Now let's say I want to know top airports visited by the given user. The query could go like this:

SELECT
  COUNT(a.nid) AS cnt, a.nid, a.title
FROM
  node a, /* Airport */
  departure_field dep,
  arrival_field arr,
  node f /* Flight */
WHERE
  /* All flights of user with id 100 */
  f.type = 'flight' AND f.uid = 100
  AND /* Include data for departure and arrival airports */
  f.nid = dep.flight_node_id AND f.nid = arr.flight_node_id
  /* Combine that with airport data */
  AND (a.nid = dep.departure_node_id OR a.nid = arr.arrival_node_id)
GROUP BY
  a.nid
ORDER BY
  a.cnt DESC

The problem

This query, although looks quite simple, uses temp table and file sort. And of course runs for ages. How can I optimise it for MySQL to run fast enough to be usable during webpage rendering? For now the query executes few minutes with database having data for 50k+ flights.

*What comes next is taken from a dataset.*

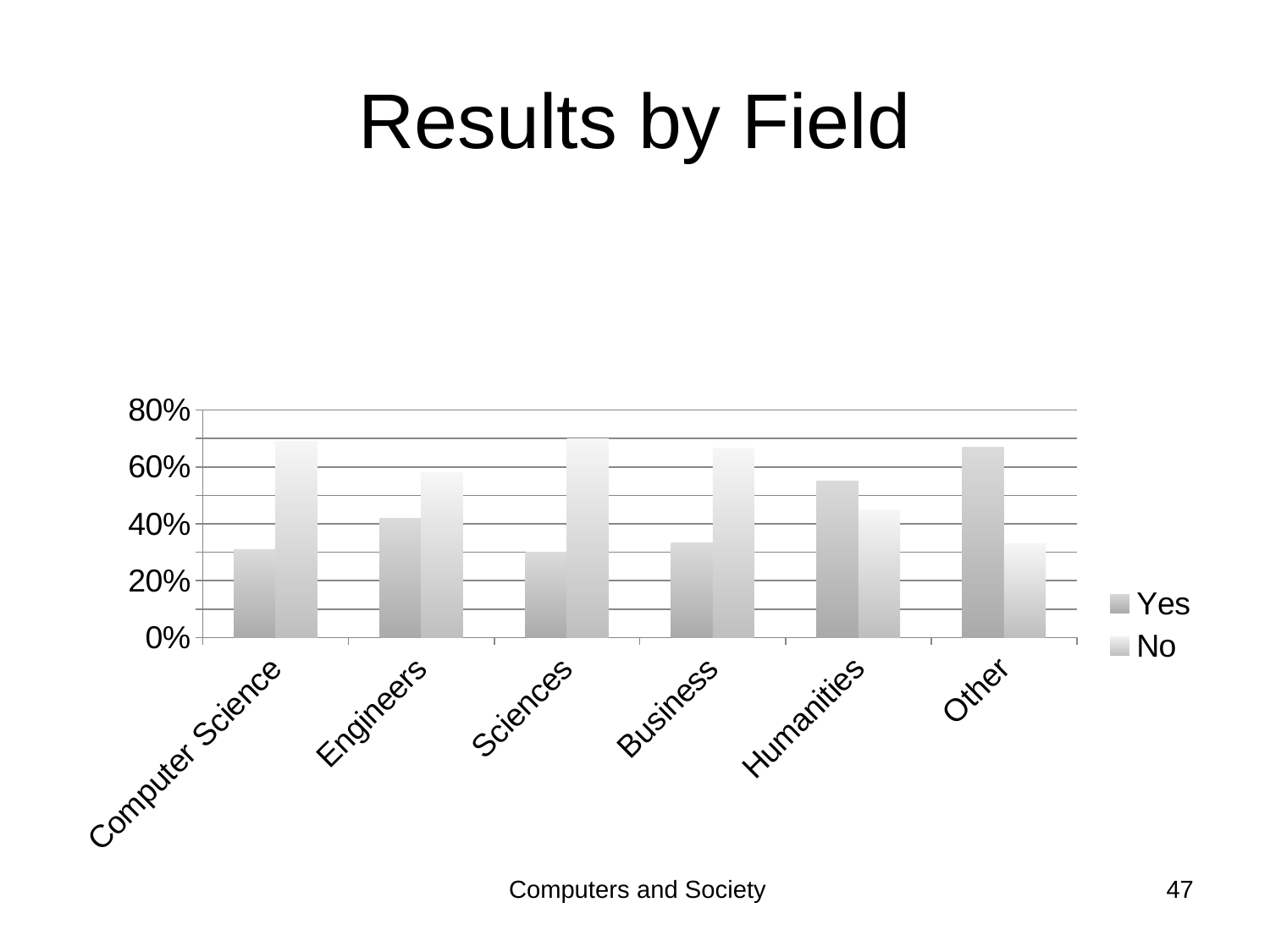
What are the two series named in the legend? Yes and No Is the Yes value for Business greater or less than 40%? less Is the Yes value for Humanities greater or less than 40%? greater How many fields (categories) are shown on the x axis of the chart? 6 For Humanities, which is larger, the Yes value or the No value? Yes What kind of chart is shown on the slide? bar chart What is the title of the chart on the slide? Results by Field How many series does the chart's legend list? 2 Is the No value for Computer Science greater or less than 60%? greater For Engineers, which is larger, the Yes value or the No value? No Which field has the lowest No value? Other Which field has the highest Yes value? Other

Note that this is not the actual query and table structure. The field naming in the drupal database is insane, so I tried do simplify things for the purpose of this question.

Best Answer

As jkavalik suggested in his comment, I tried UNION and it worked great. The performance improvement was astronomical.

SELECT
  COUNT(a.nid) AS cnt, a.nid, a.title
FROM
  node a /* Airport */
JOIN
  (
    (SELECT
      dep.nid
    FROM
      departure_field dep
    JOIN
      node f
    ON
      f.nid = dep.flight_node_id
    WHERE
      f.type = 'flight' AND f.uid = 100
    )
  UNION ALL
    (SELECT
      arr.nid
    FROM
      arrival_field are
    JOIN
      node f
    ON
      f.nid = arr.arrival_node_id
    WHERE
      f.type = 'flight' AND f.uid = 100
    )
  ) airport
ON
  airport.id = a.nid
GROUP BY
  a.nid
ORDER BY
  a.cnt DESC

Note that in my case UNION ALL was the key, because it includes duplicates from both arrivals and departures. And this was important because I wanted to count how much times each airport was visited. Without ALL each airport would show up only once as simple UNION removes duplicates.